RE: Bearing capacity over a 2 and 3 layer soil system
RE: Bearing capacity over a 2 and 3 layer soil system
The soil profile consists of very stiff clay (Su=2.0tsf-3.5tsf, thickness=6 ft) over medium stiff clay (Su=0.75 tsf, thickness=6 ft) over loose to medium compact sand (N=10, thickness= 10 ft). I looked at Winkterkorn and Fang's book. They have extensive discussion which was very helpful.
I guess the three and more layers can be more important in situations where there is an MSE wall. The footing width in this case can be more than 40 foot wide.
RE: Bearing capacity over a 2 and 3 layer soil system
The arithmetic average according to EC7 governs the limit state. The geometric average if linking of weak points is suspected.
1 to 2B is the usual influence depth, the latter used in denser sands usually.
I can think about two o more relevant problems in the averaging process:
-a mixed profile (clays & sands) like yours poses some difficulty related to the mode of failure modeling (you usually have Su and phi, not c' phi' for the individual layers.
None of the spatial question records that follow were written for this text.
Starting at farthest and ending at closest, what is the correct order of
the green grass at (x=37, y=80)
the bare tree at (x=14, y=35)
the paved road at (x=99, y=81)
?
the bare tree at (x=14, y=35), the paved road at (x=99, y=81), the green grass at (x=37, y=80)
- you have an averaged value underneath you sounding; what about if one or more footings are not right above the investigated profile?
I tried to work out the first issue substituting Su to c' in the complete bearing-capacity formula, when phi=0. I wonde what would you do in such a case.
The second issue is related to the modern random fields approach, which requires knowledge or estimation of the scale of fluctuation of the CPT signal. The arithmetic average may no more govern
RE: Bearing capacity over a 2 and 3 layer soil system
RE: Bearing capacity over a 2 and 3 layer soil system
if memory serves me right, the L&W illustration was about a layered clayey soil, failure modeled more like a trial circle, a "slope stability" problem.
If it can be approximated by a phi*Su value, that's allright.
I absolutely concur abot the illusory nature of precise calcs.
Only, in case of a mixed stratification (clay + sand) how would you proceed? Fall back to a slope stability software (I gather not all of them run without an inclined surface though)?